When Simenon ranged these same coasts, he was only 27 years old, with already an incredible production of articles, stories and novels published under pseudonyms. He was in full gestation with "Maigret" and, he himself, "the admirable creator of harbors, stations, streets, night trains and sluices" (3) undoubtedly found in these landscapes and men of the tip of the world, the polar night and aurora borealis, the necessary distance to his character's development that would render him famous on all continents.

The Kinematograf which, in 1930, offered Chaplin's Gold Rush. (Photo DR.)
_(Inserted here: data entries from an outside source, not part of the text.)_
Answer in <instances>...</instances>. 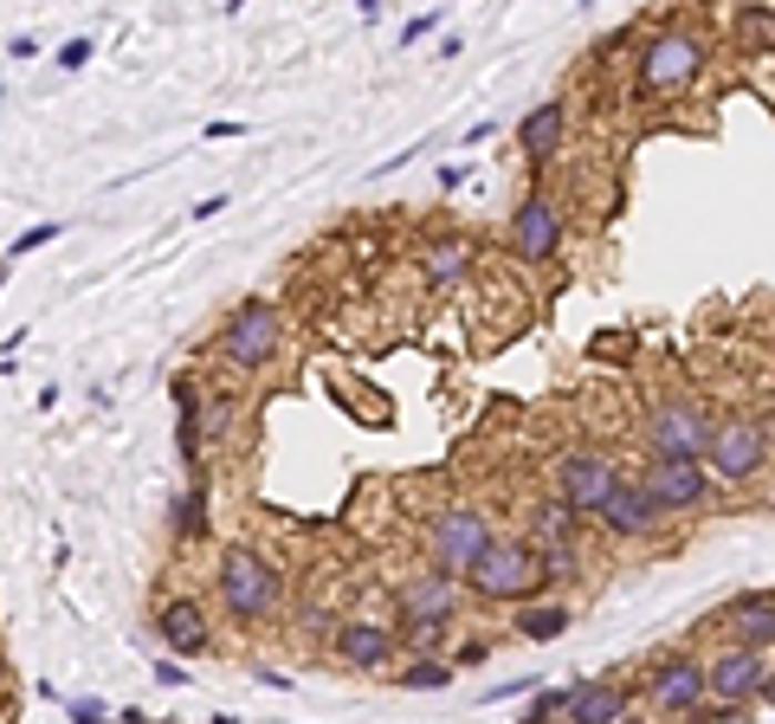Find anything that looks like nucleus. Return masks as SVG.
Masks as SVG:
<instances>
[{
  "label": "nucleus",
  "instance_id": "obj_1",
  "mask_svg": "<svg viewBox=\"0 0 775 724\" xmlns=\"http://www.w3.org/2000/svg\"><path fill=\"white\" fill-rule=\"evenodd\" d=\"M711 440H717V415L704 401H692V395H665L640 420V447H646L653 466L660 459H692V466H704L711 459Z\"/></svg>",
  "mask_w": 775,
  "mask_h": 724
},
{
  "label": "nucleus",
  "instance_id": "obj_2",
  "mask_svg": "<svg viewBox=\"0 0 775 724\" xmlns=\"http://www.w3.org/2000/svg\"><path fill=\"white\" fill-rule=\"evenodd\" d=\"M214 595L233 621H265L285 595V575H278V563H265L253 543H226L221 563H214Z\"/></svg>",
  "mask_w": 775,
  "mask_h": 724
},
{
  "label": "nucleus",
  "instance_id": "obj_3",
  "mask_svg": "<svg viewBox=\"0 0 775 724\" xmlns=\"http://www.w3.org/2000/svg\"><path fill=\"white\" fill-rule=\"evenodd\" d=\"M775 459V434L763 415H717V440H711V459H704V472L717 479V486H749L756 472H769Z\"/></svg>",
  "mask_w": 775,
  "mask_h": 724
},
{
  "label": "nucleus",
  "instance_id": "obj_4",
  "mask_svg": "<svg viewBox=\"0 0 775 724\" xmlns=\"http://www.w3.org/2000/svg\"><path fill=\"white\" fill-rule=\"evenodd\" d=\"M472 595L485 602H523L530 589H543V570H537V543H517V537H498L491 550H485L472 570L459 575Z\"/></svg>",
  "mask_w": 775,
  "mask_h": 724
},
{
  "label": "nucleus",
  "instance_id": "obj_5",
  "mask_svg": "<svg viewBox=\"0 0 775 724\" xmlns=\"http://www.w3.org/2000/svg\"><path fill=\"white\" fill-rule=\"evenodd\" d=\"M491 543H498V531H491V518L472 511V504H452V511H434L427 518V557L446 575H466Z\"/></svg>",
  "mask_w": 775,
  "mask_h": 724
},
{
  "label": "nucleus",
  "instance_id": "obj_6",
  "mask_svg": "<svg viewBox=\"0 0 775 724\" xmlns=\"http://www.w3.org/2000/svg\"><path fill=\"white\" fill-rule=\"evenodd\" d=\"M621 466L601 453V447H575V453L555 459V498L575 511V518H601V504L621 492Z\"/></svg>",
  "mask_w": 775,
  "mask_h": 724
},
{
  "label": "nucleus",
  "instance_id": "obj_7",
  "mask_svg": "<svg viewBox=\"0 0 775 724\" xmlns=\"http://www.w3.org/2000/svg\"><path fill=\"white\" fill-rule=\"evenodd\" d=\"M278 344H285V317H278V305L246 298V305L226 317L221 356H226V369H265V363L278 356Z\"/></svg>",
  "mask_w": 775,
  "mask_h": 724
},
{
  "label": "nucleus",
  "instance_id": "obj_8",
  "mask_svg": "<svg viewBox=\"0 0 775 724\" xmlns=\"http://www.w3.org/2000/svg\"><path fill=\"white\" fill-rule=\"evenodd\" d=\"M646 705L660 712V718H692L698 705H711V666L692 660V653H672L653 666V680H646Z\"/></svg>",
  "mask_w": 775,
  "mask_h": 724
},
{
  "label": "nucleus",
  "instance_id": "obj_9",
  "mask_svg": "<svg viewBox=\"0 0 775 724\" xmlns=\"http://www.w3.org/2000/svg\"><path fill=\"white\" fill-rule=\"evenodd\" d=\"M698 72H704V39L685 33V27L646 39V52H640V91H679Z\"/></svg>",
  "mask_w": 775,
  "mask_h": 724
},
{
  "label": "nucleus",
  "instance_id": "obj_10",
  "mask_svg": "<svg viewBox=\"0 0 775 724\" xmlns=\"http://www.w3.org/2000/svg\"><path fill=\"white\" fill-rule=\"evenodd\" d=\"M395 614H401V628H452L459 621V575H446V570L407 575L395 589Z\"/></svg>",
  "mask_w": 775,
  "mask_h": 724
},
{
  "label": "nucleus",
  "instance_id": "obj_11",
  "mask_svg": "<svg viewBox=\"0 0 775 724\" xmlns=\"http://www.w3.org/2000/svg\"><path fill=\"white\" fill-rule=\"evenodd\" d=\"M640 479H646V492L660 498L665 518H672V511H704V504L717 498V479H711L704 466H692V459H660V466H646Z\"/></svg>",
  "mask_w": 775,
  "mask_h": 724
},
{
  "label": "nucleus",
  "instance_id": "obj_12",
  "mask_svg": "<svg viewBox=\"0 0 775 724\" xmlns=\"http://www.w3.org/2000/svg\"><path fill=\"white\" fill-rule=\"evenodd\" d=\"M336 660L349 666V673H388L395 660H401V634L388 628V621H343L336 628Z\"/></svg>",
  "mask_w": 775,
  "mask_h": 724
},
{
  "label": "nucleus",
  "instance_id": "obj_13",
  "mask_svg": "<svg viewBox=\"0 0 775 724\" xmlns=\"http://www.w3.org/2000/svg\"><path fill=\"white\" fill-rule=\"evenodd\" d=\"M711 666V698L717 705H756L763 698V680H769V653H743V647H724Z\"/></svg>",
  "mask_w": 775,
  "mask_h": 724
},
{
  "label": "nucleus",
  "instance_id": "obj_14",
  "mask_svg": "<svg viewBox=\"0 0 775 724\" xmlns=\"http://www.w3.org/2000/svg\"><path fill=\"white\" fill-rule=\"evenodd\" d=\"M594 524H601V531L608 537H653L665 524V511H660V498L646 492V479H621V492L608 498V504H601V518H594Z\"/></svg>",
  "mask_w": 775,
  "mask_h": 724
},
{
  "label": "nucleus",
  "instance_id": "obj_15",
  "mask_svg": "<svg viewBox=\"0 0 775 724\" xmlns=\"http://www.w3.org/2000/svg\"><path fill=\"white\" fill-rule=\"evenodd\" d=\"M511 239H517V259H530V266H543L555 246H562V214H555L550 194H523V201H517Z\"/></svg>",
  "mask_w": 775,
  "mask_h": 724
},
{
  "label": "nucleus",
  "instance_id": "obj_16",
  "mask_svg": "<svg viewBox=\"0 0 775 724\" xmlns=\"http://www.w3.org/2000/svg\"><path fill=\"white\" fill-rule=\"evenodd\" d=\"M717 628H724V647L769 653L775 647V595H737L731 609L717 614Z\"/></svg>",
  "mask_w": 775,
  "mask_h": 724
},
{
  "label": "nucleus",
  "instance_id": "obj_17",
  "mask_svg": "<svg viewBox=\"0 0 775 724\" xmlns=\"http://www.w3.org/2000/svg\"><path fill=\"white\" fill-rule=\"evenodd\" d=\"M155 634H162V647L175 653V660H194V653L214 647L207 609H201V602H187V595H175V602H162V609H155Z\"/></svg>",
  "mask_w": 775,
  "mask_h": 724
},
{
  "label": "nucleus",
  "instance_id": "obj_18",
  "mask_svg": "<svg viewBox=\"0 0 775 724\" xmlns=\"http://www.w3.org/2000/svg\"><path fill=\"white\" fill-rule=\"evenodd\" d=\"M633 718V686L628 680H575L569 724H621Z\"/></svg>",
  "mask_w": 775,
  "mask_h": 724
},
{
  "label": "nucleus",
  "instance_id": "obj_19",
  "mask_svg": "<svg viewBox=\"0 0 775 724\" xmlns=\"http://www.w3.org/2000/svg\"><path fill=\"white\" fill-rule=\"evenodd\" d=\"M201 440H207V408H201V388L187 376H175V447H182V466L201 479Z\"/></svg>",
  "mask_w": 775,
  "mask_h": 724
},
{
  "label": "nucleus",
  "instance_id": "obj_20",
  "mask_svg": "<svg viewBox=\"0 0 775 724\" xmlns=\"http://www.w3.org/2000/svg\"><path fill=\"white\" fill-rule=\"evenodd\" d=\"M523 524H530V543L543 550V543H575L582 537V518L562 504V498H537L530 511H523Z\"/></svg>",
  "mask_w": 775,
  "mask_h": 724
},
{
  "label": "nucleus",
  "instance_id": "obj_21",
  "mask_svg": "<svg viewBox=\"0 0 775 724\" xmlns=\"http://www.w3.org/2000/svg\"><path fill=\"white\" fill-rule=\"evenodd\" d=\"M555 136H562V104H537V111L523 116V130H517V143L530 162H543L555 150Z\"/></svg>",
  "mask_w": 775,
  "mask_h": 724
},
{
  "label": "nucleus",
  "instance_id": "obj_22",
  "mask_svg": "<svg viewBox=\"0 0 775 724\" xmlns=\"http://www.w3.org/2000/svg\"><path fill=\"white\" fill-rule=\"evenodd\" d=\"M511 628L523 641H562V634H569V609H562V602H537V609H517Z\"/></svg>",
  "mask_w": 775,
  "mask_h": 724
},
{
  "label": "nucleus",
  "instance_id": "obj_23",
  "mask_svg": "<svg viewBox=\"0 0 775 724\" xmlns=\"http://www.w3.org/2000/svg\"><path fill=\"white\" fill-rule=\"evenodd\" d=\"M395 686L401 692H446L452 686V660H407L401 673H395Z\"/></svg>",
  "mask_w": 775,
  "mask_h": 724
},
{
  "label": "nucleus",
  "instance_id": "obj_24",
  "mask_svg": "<svg viewBox=\"0 0 775 724\" xmlns=\"http://www.w3.org/2000/svg\"><path fill=\"white\" fill-rule=\"evenodd\" d=\"M175 531H182V537L207 531V486H201V479H187V492L175 498Z\"/></svg>",
  "mask_w": 775,
  "mask_h": 724
},
{
  "label": "nucleus",
  "instance_id": "obj_25",
  "mask_svg": "<svg viewBox=\"0 0 775 724\" xmlns=\"http://www.w3.org/2000/svg\"><path fill=\"white\" fill-rule=\"evenodd\" d=\"M466 259H472V253H466L459 239H440V246L427 253V278H440V285H452V278L466 272Z\"/></svg>",
  "mask_w": 775,
  "mask_h": 724
},
{
  "label": "nucleus",
  "instance_id": "obj_26",
  "mask_svg": "<svg viewBox=\"0 0 775 724\" xmlns=\"http://www.w3.org/2000/svg\"><path fill=\"white\" fill-rule=\"evenodd\" d=\"M569 698H575V680H569V686H555V692H537V698H530V712H523V724H550L555 712H569Z\"/></svg>",
  "mask_w": 775,
  "mask_h": 724
},
{
  "label": "nucleus",
  "instance_id": "obj_27",
  "mask_svg": "<svg viewBox=\"0 0 775 724\" xmlns=\"http://www.w3.org/2000/svg\"><path fill=\"white\" fill-rule=\"evenodd\" d=\"M59 221H39V227H27V233H13V246H7V259H27V253H39V246H52L59 239Z\"/></svg>",
  "mask_w": 775,
  "mask_h": 724
},
{
  "label": "nucleus",
  "instance_id": "obj_28",
  "mask_svg": "<svg viewBox=\"0 0 775 724\" xmlns=\"http://www.w3.org/2000/svg\"><path fill=\"white\" fill-rule=\"evenodd\" d=\"M537 570H543V582H562V575L575 570V543H543L537 550Z\"/></svg>",
  "mask_w": 775,
  "mask_h": 724
},
{
  "label": "nucleus",
  "instance_id": "obj_29",
  "mask_svg": "<svg viewBox=\"0 0 775 724\" xmlns=\"http://www.w3.org/2000/svg\"><path fill=\"white\" fill-rule=\"evenodd\" d=\"M91 52H98V45L78 33V39H65V45H59V65H65V72H84V65H91Z\"/></svg>",
  "mask_w": 775,
  "mask_h": 724
},
{
  "label": "nucleus",
  "instance_id": "obj_30",
  "mask_svg": "<svg viewBox=\"0 0 775 724\" xmlns=\"http://www.w3.org/2000/svg\"><path fill=\"white\" fill-rule=\"evenodd\" d=\"M72 724H111V705L104 698H72Z\"/></svg>",
  "mask_w": 775,
  "mask_h": 724
},
{
  "label": "nucleus",
  "instance_id": "obj_31",
  "mask_svg": "<svg viewBox=\"0 0 775 724\" xmlns=\"http://www.w3.org/2000/svg\"><path fill=\"white\" fill-rule=\"evenodd\" d=\"M434 27H440V13H420V20H407V27H401V45H414V39H427Z\"/></svg>",
  "mask_w": 775,
  "mask_h": 724
},
{
  "label": "nucleus",
  "instance_id": "obj_32",
  "mask_svg": "<svg viewBox=\"0 0 775 724\" xmlns=\"http://www.w3.org/2000/svg\"><path fill=\"white\" fill-rule=\"evenodd\" d=\"M155 680H162V686H182V680H187L182 660H175V653H162V660H155Z\"/></svg>",
  "mask_w": 775,
  "mask_h": 724
},
{
  "label": "nucleus",
  "instance_id": "obj_33",
  "mask_svg": "<svg viewBox=\"0 0 775 724\" xmlns=\"http://www.w3.org/2000/svg\"><path fill=\"white\" fill-rule=\"evenodd\" d=\"M226 207V194H201V201H194V207H187V221H214V214H221Z\"/></svg>",
  "mask_w": 775,
  "mask_h": 724
},
{
  "label": "nucleus",
  "instance_id": "obj_34",
  "mask_svg": "<svg viewBox=\"0 0 775 724\" xmlns=\"http://www.w3.org/2000/svg\"><path fill=\"white\" fill-rule=\"evenodd\" d=\"M7 59H39V39H33V33H20V39H7Z\"/></svg>",
  "mask_w": 775,
  "mask_h": 724
},
{
  "label": "nucleus",
  "instance_id": "obj_35",
  "mask_svg": "<svg viewBox=\"0 0 775 724\" xmlns=\"http://www.w3.org/2000/svg\"><path fill=\"white\" fill-rule=\"evenodd\" d=\"M517 692H530V680H511V686H491V692H485V705H498V698H517Z\"/></svg>",
  "mask_w": 775,
  "mask_h": 724
},
{
  "label": "nucleus",
  "instance_id": "obj_36",
  "mask_svg": "<svg viewBox=\"0 0 775 724\" xmlns=\"http://www.w3.org/2000/svg\"><path fill=\"white\" fill-rule=\"evenodd\" d=\"M491 136H498V123H491V116H479V123L466 130V143H491Z\"/></svg>",
  "mask_w": 775,
  "mask_h": 724
},
{
  "label": "nucleus",
  "instance_id": "obj_37",
  "mask_svg": "<svg viewBox=\"0 0 775 724\" xmlns=\"http://www.w3.org/2000/svg\"><path fill=\"white\" fill-rule=\"evenodd\" d=\"M763 705H775V673H769V680H763Z\"/></svg>",
  "mask_w": 775,
  "mask_h": 724
},
{
  "label": "nucleus",
  "instance_id": "obj_38",
  "mask_svg": "<svg viewBox=\"0 0 775 724\" xmlns=\"http://www.w3.org/2000/svg\"><path fill=\"white\" fill-rule=\"evenodd\" d=\"M621 724H646V718H621Z\"/></svg>",
  "mask_w": 775,
  "mask_h": 724
},
{
  "label": "nucleus",
  "instance_id": "obj_39",
  "mask_svg": "<svg viewBox=\"0 0 775 724\" xmlns=\"http://www.w3.org/2000/svg\"><path fill=\"white\" fill-rule=\"evenodd\" d=\"M0 680H7V660H0Z\"/></svg>",
  "mask_w": 775,
  "mask_h": 724
},
{
  "label": "nucleus",
  "instance_id": "obj_40",
  "mask_svg": "<svg viewBox=\"0 0 775 724\" xmlns=\"http://www.w3.org/2000/svg\"><path fill=\"white\" fill-rule=\"evenodd\" d=\"M0 705H7V692H0Z\"/></svg>",
  "mask_w": 775,
  "mask_h": 724
}]
</instances>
When he stopped at Tromsø in 1930, the box-office hit at the Kinematograf was Charlie Chaplin's The Gold Rush. A foreshadowing of things to come? Forty years later, Norway would hit the jackpot with the black gold of the North Sea – unexpected manna for this country of 4.4 million, for whom fishing and iron mining were, until then, the only riches. Did life become any less expensive for all that? At the time, Simenon complained:  "They get 16 francs for a package of ordinary tobacco!" Prices haven't gotten any lower, and a liter of gas today is even more expensive than in France...

Just rewards:  the free services – health, education – are first quality, and it is not rare to find heated swimming pools in schools of townships with hardly a thousand people. Prosperity is seen in the dapper wooden houses, the powerful 4×4s that furrow the roads, and the snowmobiles that await the winter under awnings. Even 70 years ago, Simenon had been struck by the sight of a "Harley-Davidson motorcycle, tires wrapped in chains, supported on both sides by skis," attached to a sleigh.
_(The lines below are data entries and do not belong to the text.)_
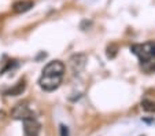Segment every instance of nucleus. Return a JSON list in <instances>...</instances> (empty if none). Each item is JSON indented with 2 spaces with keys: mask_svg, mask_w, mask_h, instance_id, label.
<instances>
[{
  "mask_svg": "<svg viewBox=\"0 0 155 136\" xmlns=\"http://www.w3.org/2000/svg\"><path fill=\"white\" fill-rule=\"evenodd\" d=\"M64 74V65L61 61H51L45 68L38 80V85L43 91L52 92L61 85Z\"/></svg>",
  "mask_w": 155,
  "mask_h": 136,
  "instance_id": "f257e3e1",
  "label": "nucleus"
},
{
  "mask_svg": "<svg viewBox=\"0 0 155 136\" xmlns=\"http://www.w3.org/2000/svg\"><path fill=\"white\" fill-rule=\"evenodd\" d=\"M130 51L139 58L140 69L147 74L155 71V41L133 44Z\"/></svg>",
  "mask_w": 155,
  "mask_h": 136,
  "instance_id": "f03ea898",
  "label": "nucleus"
},
{
  "mask_svg": "<svg viewBox=\"0 0 155 136\" xmlns=\"http://www.w3.org/2000/svg\"><path fill=\"white\" fill-rule=\"evenodd\" d=\"M11 117L14 120H19V121H24V120L29 118V117H35V113L32 111V109L29 107L28 102H19L14 106V109L11 110Z\"/></svg>",
  "mask_w": 155,
  "mask_h": 136,
  "instance_id": "7ed1b4c3",
  "label": "nucleus"
},
{
  "mask_svg": "<svg viewBox=\"0 0 155 136\" xmlns=\"http://www.w3.org/2000/svg\"><path fill=\"white\" fill-rule=\"evenodd\" d=\"M24 135L25 136H40V122L36 117H29L24 120Z\"/></svg>",
  "mask_w": 155,
  "mask_h": 136,
  "instance_id": "20e7f679",
  "label": "nucleus"
},
{
  "mask_svg": "<svg viewBox=\"0 0 155 136\" xmlns=\"http://www.w3.org/2000/svg\"><path fill=\"white\" fill-rule=\"evenodd\" d=\"M85 62H87V56L82 55V54H78V55H74L73 58L70 59V65H71V69H73L74 73H80V71L84 69L85 66Z\"/></svg>",
  "mask_w": 155,
  "mask_h": 136,
  "instance_id": "39448f33",
  "label": "nucleus"
},
{
  "mask_svg": "<svg viewBox=\"0 0 155 136\" xmlns=\"http://www.w3.org/2000/svg\"><path fill=\"white\" fill-rule=\"evenodd\" d=\"M33 7V2L30 0H18L12 4V11L15 14H24V12L29 11L30 8Z\"/></svg>",
  "mask_w": 155,
  "mask_h": 136,
  "instance_id": "423d86ee",
  "label": "nucleus"
},
{
  "mask_svg": "<svg viewBox=\"0 0 155 136\" xmlns=\"http://www.w3.org/2000/svg\"><path fill=\"white\" fill-rule=\"evenodd\" d=\"M24 89H25V80H21L19 83L14 87V88H11L10 91H7L6 95H8V96H15V95L22 94V92H24Z\"/></svg>",
  "mask_w": 155,
  "mask_h": 136,
  "instance_id": "0eeeda50",
  "label": "nucleus"
},
{
  "mask_svg": "<svg viewBox=\"0 0 155 136\" xmlns=\"http://www.w3.org/2000/svg\"><path fill=\"white\" fill-rule=\"evenodd\" d=\"M141 107H143V110H146V111L155 113V102L151 101V99H144V101L141 102Z\"/></svg>",
  "mask_w": 155,
  "mask_h": 136,
  "instance_id": "6e6552de",
  "label": "nucleus"
},
{
  "mask_svg": "<svg viewBox=\"0 0 155 136\" xmlns=\"http://www.w3.org/2000/svg\"><path fill=\"white\" fill-rule=\"evenodd\" d=\"M61 136H69V129L66 125H61Z\"/></svg>",
  "mask_w": 155,
  "mask_h": 136,
  "instance_id": "1a4fd4ad",
  "label": "nucleus"
}]
</instances>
Strictly speaking he will extract from his journey to the Pays du froid [Cold Country] only one novel, Le Passager du Polarlys [Danger at Sea / The Mystery of the Polarlys] (one of the coastal expresses still bears this name). The book was written in November 1930, near Concarneau or in Morsang-sur-Seine, on board the Ostrogoth, at the same time Simenon was writing the first Maigrets signed with his true name. Published first in serial under the title Un homme à bord [A man on board], in the Works, Le Passager du Polarlys would appear in 1932 from Fayard.

Like Le Château des sables rouges, it marks a stage in the author's career. "All Simenon is there already with the twin paths of his inspiration:  the old fighter, suddenly weary of his triumphs, who would like to return to his childhood, to put an end to his roaming life, and the confused teenager, rage-filled, who is serving his apprenticeship for becoming a man." (3) The father is again an educator, and the young lieutenant of the Polarlys needs the serene strength of his Captain Petersen to surmount his first tests.

In short, like Simenon...

  1. All the quotes are taken from a series of articles collected in Mes apprentissages [My apprenticeship] (Omnibus, 2001):  Pays du froid [Cold Country] (signed Georges Caraman for the review "Police et reportage," but not published by reason of the disappearance of this weekly) and Escales nordiques [Nordic Stopovers], articles which appeared in Le Petit Journal (March 1 - 12, 1931).
  2. Passions boréales (Caen University Presses).
  3. Simenon, by Bernard of Fallois (Gallimard, 1931).